Collected data entries

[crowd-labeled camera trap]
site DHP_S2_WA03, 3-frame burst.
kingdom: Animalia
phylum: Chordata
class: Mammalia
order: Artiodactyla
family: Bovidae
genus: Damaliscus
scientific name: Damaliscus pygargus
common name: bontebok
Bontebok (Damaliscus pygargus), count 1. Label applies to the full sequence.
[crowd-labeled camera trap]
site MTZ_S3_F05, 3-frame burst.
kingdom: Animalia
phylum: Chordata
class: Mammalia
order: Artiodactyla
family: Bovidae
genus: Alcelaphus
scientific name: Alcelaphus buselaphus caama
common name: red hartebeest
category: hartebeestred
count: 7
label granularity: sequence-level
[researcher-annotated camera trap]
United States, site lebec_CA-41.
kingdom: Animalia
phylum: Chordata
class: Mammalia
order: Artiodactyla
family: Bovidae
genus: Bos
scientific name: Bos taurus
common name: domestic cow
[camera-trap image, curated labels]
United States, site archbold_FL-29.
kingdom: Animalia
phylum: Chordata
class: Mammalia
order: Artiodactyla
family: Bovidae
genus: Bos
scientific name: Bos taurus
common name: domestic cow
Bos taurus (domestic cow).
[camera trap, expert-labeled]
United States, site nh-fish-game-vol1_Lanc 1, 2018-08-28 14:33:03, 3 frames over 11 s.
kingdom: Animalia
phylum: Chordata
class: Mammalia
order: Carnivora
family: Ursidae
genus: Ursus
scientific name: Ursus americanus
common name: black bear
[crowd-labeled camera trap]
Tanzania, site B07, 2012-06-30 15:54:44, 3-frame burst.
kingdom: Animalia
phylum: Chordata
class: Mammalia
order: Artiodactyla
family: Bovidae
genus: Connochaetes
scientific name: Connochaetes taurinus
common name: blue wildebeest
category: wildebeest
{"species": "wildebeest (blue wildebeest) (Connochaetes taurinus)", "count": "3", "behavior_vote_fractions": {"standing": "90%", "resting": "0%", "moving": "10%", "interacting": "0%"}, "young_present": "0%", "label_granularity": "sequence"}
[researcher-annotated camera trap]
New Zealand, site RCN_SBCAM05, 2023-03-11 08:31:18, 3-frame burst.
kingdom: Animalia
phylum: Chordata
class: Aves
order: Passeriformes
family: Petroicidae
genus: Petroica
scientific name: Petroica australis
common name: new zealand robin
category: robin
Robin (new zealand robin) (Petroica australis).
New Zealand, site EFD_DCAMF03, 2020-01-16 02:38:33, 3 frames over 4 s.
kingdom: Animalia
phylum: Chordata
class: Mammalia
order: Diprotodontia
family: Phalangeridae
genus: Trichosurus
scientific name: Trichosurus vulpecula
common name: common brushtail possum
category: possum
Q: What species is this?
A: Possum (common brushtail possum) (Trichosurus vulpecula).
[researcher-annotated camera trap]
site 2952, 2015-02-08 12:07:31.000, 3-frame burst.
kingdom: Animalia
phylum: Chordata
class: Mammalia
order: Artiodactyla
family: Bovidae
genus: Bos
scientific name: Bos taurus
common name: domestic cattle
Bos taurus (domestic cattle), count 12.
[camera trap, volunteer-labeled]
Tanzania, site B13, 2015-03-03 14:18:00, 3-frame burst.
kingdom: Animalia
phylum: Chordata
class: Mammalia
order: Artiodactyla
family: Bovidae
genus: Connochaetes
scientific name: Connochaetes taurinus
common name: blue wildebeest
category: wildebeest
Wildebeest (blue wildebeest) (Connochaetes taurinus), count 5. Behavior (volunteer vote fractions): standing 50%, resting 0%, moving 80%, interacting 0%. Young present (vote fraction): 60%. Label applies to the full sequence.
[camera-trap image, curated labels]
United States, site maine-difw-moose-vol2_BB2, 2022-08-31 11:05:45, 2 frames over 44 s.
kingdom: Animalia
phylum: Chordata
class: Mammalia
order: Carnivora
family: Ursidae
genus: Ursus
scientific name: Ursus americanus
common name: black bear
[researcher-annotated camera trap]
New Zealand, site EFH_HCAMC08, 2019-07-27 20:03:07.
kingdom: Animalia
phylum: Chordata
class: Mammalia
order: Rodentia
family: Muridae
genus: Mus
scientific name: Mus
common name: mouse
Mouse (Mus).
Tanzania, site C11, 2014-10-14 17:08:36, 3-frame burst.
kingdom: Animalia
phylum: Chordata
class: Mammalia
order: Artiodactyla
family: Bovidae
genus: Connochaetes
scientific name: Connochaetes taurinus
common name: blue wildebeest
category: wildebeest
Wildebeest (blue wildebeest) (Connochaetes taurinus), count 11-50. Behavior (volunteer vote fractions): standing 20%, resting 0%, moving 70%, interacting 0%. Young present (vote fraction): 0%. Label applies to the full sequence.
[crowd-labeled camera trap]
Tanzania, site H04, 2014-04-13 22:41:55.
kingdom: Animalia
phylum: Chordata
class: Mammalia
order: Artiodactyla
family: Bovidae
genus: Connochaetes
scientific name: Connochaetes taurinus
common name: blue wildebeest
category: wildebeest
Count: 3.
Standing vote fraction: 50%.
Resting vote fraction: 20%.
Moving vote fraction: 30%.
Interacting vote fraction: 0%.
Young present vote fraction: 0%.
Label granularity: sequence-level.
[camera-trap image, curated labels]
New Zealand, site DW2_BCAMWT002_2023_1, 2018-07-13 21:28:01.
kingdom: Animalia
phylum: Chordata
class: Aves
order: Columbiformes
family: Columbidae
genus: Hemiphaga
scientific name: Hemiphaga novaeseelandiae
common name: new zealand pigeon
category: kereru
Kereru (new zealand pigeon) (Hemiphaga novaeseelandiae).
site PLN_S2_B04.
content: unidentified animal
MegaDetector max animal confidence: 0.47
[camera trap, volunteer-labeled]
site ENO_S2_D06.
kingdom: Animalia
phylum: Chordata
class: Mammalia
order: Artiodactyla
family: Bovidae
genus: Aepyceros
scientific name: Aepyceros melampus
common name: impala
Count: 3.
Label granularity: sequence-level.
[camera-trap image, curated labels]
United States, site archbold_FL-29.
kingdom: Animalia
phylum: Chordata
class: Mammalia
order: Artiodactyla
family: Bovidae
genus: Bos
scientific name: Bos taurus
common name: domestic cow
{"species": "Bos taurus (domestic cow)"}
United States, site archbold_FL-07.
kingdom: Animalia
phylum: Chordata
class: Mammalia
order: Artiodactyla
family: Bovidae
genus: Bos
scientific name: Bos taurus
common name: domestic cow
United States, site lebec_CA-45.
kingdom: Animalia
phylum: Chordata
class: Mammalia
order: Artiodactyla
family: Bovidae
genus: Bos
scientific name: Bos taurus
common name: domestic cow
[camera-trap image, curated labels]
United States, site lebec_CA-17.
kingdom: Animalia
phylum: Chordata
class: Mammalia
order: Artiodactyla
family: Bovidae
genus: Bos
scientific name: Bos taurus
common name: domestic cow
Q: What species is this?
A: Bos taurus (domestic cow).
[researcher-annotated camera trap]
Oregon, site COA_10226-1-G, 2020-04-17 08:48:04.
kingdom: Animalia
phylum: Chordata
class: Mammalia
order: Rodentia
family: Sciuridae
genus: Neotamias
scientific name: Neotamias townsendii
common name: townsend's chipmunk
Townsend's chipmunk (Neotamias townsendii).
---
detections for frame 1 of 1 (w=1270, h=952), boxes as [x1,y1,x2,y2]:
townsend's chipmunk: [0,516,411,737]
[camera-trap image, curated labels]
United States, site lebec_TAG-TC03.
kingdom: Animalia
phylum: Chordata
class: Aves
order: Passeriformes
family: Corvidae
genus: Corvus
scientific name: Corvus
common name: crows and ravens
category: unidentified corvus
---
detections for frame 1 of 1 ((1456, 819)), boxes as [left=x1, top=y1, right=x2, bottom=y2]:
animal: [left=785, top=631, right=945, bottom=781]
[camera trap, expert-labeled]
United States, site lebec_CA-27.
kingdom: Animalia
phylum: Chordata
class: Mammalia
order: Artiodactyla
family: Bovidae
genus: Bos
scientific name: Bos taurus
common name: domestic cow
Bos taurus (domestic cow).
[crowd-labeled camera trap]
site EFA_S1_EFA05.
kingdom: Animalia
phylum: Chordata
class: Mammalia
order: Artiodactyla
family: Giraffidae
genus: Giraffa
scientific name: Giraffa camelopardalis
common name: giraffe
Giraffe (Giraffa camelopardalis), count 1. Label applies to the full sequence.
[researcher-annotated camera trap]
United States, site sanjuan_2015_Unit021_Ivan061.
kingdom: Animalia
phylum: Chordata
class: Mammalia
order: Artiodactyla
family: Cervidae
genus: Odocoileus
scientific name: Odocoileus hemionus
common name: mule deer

What you are asked to do
Copy nothing except the lines from the one with "United States, site lebec_CA-27." through the end of the records; keep each exactly as it appears, first and last included.

Solution to the problem
United States, site lebec_CA-27.
kingdom: Animalia
phylum: Chordata
class: Mammalia
order: Artiodactyla
family: Bovidae
genus: Bos
scientific name: Bos taurus
common name: domestic cow
Bos taurus (domestic cow).
[crowd-labeled camera trap]
site EFA_S1_EFA05.
kingdom: Animalia
phylum: Chordata
class: Mammalia
order: Artiodactyla
family: Giraffidae
genus: Giraffa
scientific name: Giraffa camelopardalis
common name: giraffe
Giraffe (Giraffa camelopardalis), count 1. Label applies to the full sequence.
[researcher-annotated camera trap]
United States, site sanjuan_2015_Unit021_Ivan061.
kingdom: Animalia
phylum: Chordata
class: Mammalia
order: Artiodactyla
family: Cervidae
genus: Odocoileus
scientific name: Odocoileus hemionus
common name: mule deer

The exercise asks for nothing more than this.